Royal University of Phnom Penh (RUPP)
  Institute of Foreign Languages, RUPP

The ASK (Advanced Study of Khmer) program provided an opportunity for a number of students of Khmer language to attend a four-week language course in Cambodia during the summer. Our group was a mix of undergraduates, graduate students and professionals from a variety of backgrounds. Although many of the students had prior experience in Cambodia, this program offered new opportunities and perspectives for each of us. As a group, we learned together, stayed together, ate together and explored together. We stayed in an apartment building in the center of town and took a ten-minute daily bus ride to the University. For meals, we sometimes went out to eat in groups or individually, and sometimes we ate at home. Our apartment had a kitchen, but it was a treat to go out to eat the variety of Cambodian foods that aren't available anywhere else. In our free time, we often went exploring the markets or other attractions around the city such as the palace, temples, museums and galleries. Most of our time was spent, however, involved with the activities of the program.

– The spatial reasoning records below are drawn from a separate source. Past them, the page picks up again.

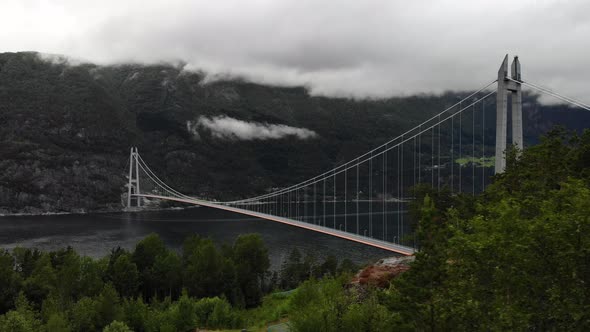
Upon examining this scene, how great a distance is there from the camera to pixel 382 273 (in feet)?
80.2

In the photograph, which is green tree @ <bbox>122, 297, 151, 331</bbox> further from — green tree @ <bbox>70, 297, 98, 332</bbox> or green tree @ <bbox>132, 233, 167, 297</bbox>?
green tree @ <bbox>132, 233, 167, 297</bbox>

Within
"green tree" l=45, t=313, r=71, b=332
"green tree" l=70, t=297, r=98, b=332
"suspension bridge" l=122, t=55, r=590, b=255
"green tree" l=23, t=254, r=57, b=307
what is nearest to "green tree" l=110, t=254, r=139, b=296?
"green tree" l=23, t=254, r=57, b=307

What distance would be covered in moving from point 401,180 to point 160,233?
4579cm

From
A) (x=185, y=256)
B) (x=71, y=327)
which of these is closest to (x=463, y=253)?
(x=71, y=327)

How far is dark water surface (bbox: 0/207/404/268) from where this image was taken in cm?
6131

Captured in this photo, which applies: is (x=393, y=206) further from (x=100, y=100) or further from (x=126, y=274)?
(x=100, y=100)

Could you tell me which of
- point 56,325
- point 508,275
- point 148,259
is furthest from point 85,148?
point 508,275

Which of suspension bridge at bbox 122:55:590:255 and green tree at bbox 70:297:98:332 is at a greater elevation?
suspension bridge at bbox 122:55:590:255

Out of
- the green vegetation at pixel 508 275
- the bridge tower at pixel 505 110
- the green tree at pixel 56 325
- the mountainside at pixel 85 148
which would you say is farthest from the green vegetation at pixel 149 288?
the mountainside at pixel 85 148

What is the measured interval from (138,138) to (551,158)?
17429 cm

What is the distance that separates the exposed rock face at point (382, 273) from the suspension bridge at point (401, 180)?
494cm

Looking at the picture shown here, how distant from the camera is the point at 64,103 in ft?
545

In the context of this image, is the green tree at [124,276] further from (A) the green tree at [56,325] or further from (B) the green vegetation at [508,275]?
(B) the green vegetation at [508,275]

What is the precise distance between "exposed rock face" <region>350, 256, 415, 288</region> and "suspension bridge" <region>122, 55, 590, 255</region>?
494 cm
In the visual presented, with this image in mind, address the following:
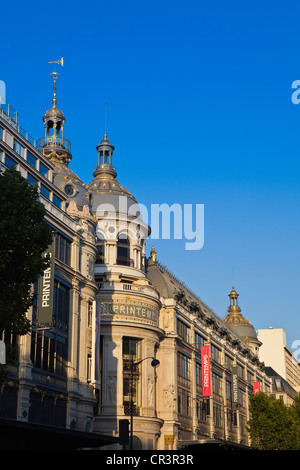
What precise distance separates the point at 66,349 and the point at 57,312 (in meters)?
3.56

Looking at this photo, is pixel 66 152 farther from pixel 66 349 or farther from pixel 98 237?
pixel 66 349

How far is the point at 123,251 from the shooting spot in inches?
3066

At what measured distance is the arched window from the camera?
77.4 m

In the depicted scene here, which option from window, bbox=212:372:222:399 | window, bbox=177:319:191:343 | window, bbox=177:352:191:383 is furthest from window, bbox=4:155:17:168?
window, bbox=212:372:222:399

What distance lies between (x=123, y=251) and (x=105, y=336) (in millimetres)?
10545

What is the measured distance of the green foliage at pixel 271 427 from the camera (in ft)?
297

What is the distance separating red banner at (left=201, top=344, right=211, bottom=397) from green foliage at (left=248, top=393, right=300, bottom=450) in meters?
7.82

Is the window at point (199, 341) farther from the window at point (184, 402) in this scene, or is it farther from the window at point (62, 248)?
the window at point (62, 248)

These include the intensive language study at the University, afternoon field trips in Phnom Penh, and weekend trips outside of the city.

Although the language study may have been somewhat exhausting at times, I found this intensive focus on the language to be helpful in training my mind to think in Khmer. We began the four-hour class at seven thirty each morning at the Institute of Foreign Languages of the Royal University of Phnom Penh. The nine students (including undergraduates, graduate students and professionals) were divided into two levels, assigned to either book three or book four of the four-book Cambodian for Foreigners series. However, both books proved to be too simple for the students' level and the classes were instead improvised, focusing on discussion and newspaper reading for the upper level and the reading of books three and four as well as newspaper reading for the lower level. I experienced problems in comprehension during the discussions and therefore eventually switched to the lower level which allowed me to be more active in class. Both classes, however, were able to interact with each other regularly during film-viewing activities and presentations of Cambodian students. 

In addition to language study, the program provided a great opportunity to become acquainted with institutions of higher education and other academic centers in Cambodia. Afternoons, following language study, were generally spent visiting certain locations around Phnom Penh in which a tour of the facilities had been arranged and we were able to meet with the directors and staff and ask questions. Dr. Chhany Sak-Humphry here at UHM deserves much of the credit for organizing all of these activities. We were given tours of the top research centers of Cambodia, including the National Library and the Buddhist Institute. We also toured the Royal Academy and the Royal University of Phnom Penh, among the country's elite educational facilities. Some of the most interesting locations that we visited were the various NGOs. These included the Documentation Center of Cambodia, an NGO dealing with the documentation of the civil war and genocide, the Khmer Institute for Democracy, an NGO supporting democracy in Cambodia, the Cambodia Development Resource Institute, an NGO involved in various development projects, and many others. Through these tours, we obtained an exposure to the premier academic and research facilities of Cambodia that would not have been possible without this program. The knowledge that we have gained through visiting these locations is invaluable for possible future research or study in the country. Although I have spent time in the country previous to the program, I never felt so aware or so comfortable with the facilities as I do now.

While the weekdays proved to be hard work for all of us, the weekends provided a lot of fun. Each weekend our entire group made a trip outside of the city to sites of cultural and historic significance. Professors from the University accompanied us on these trips and provided background information and lectures on the history of the sites. We made trips to Phnom Da and Angkor Borei, a sixth century temple and archeological site, temples and an ancient city at Longveak, the origin of significant Cambodian folklore, a traditional weaving demonstration, a performance of Cambodian traditional theater and Kirirom National Park, a pristine wilderness in the mountains south of Phnom Penh. These activities allowed us to explore outside of the city and learn about Cambodian culture and history in an applied and structured manner. 

All in all, the program proved to be an excellent learning opportunity, not just of the language, but of the culture, history, the methods of operation of Cambodian institutions and of the resources available for research and learning in Phnom Penh. This program offers an opportunity not to be missed for students of Khmer language. Nowhere else can one gain the experience necessary for understanding more about the culture and language than in the country itself. The ASK program offers Khmer language students a structured orientation and introduction to multiple levels of Cambodian society, culture, and academic institutions.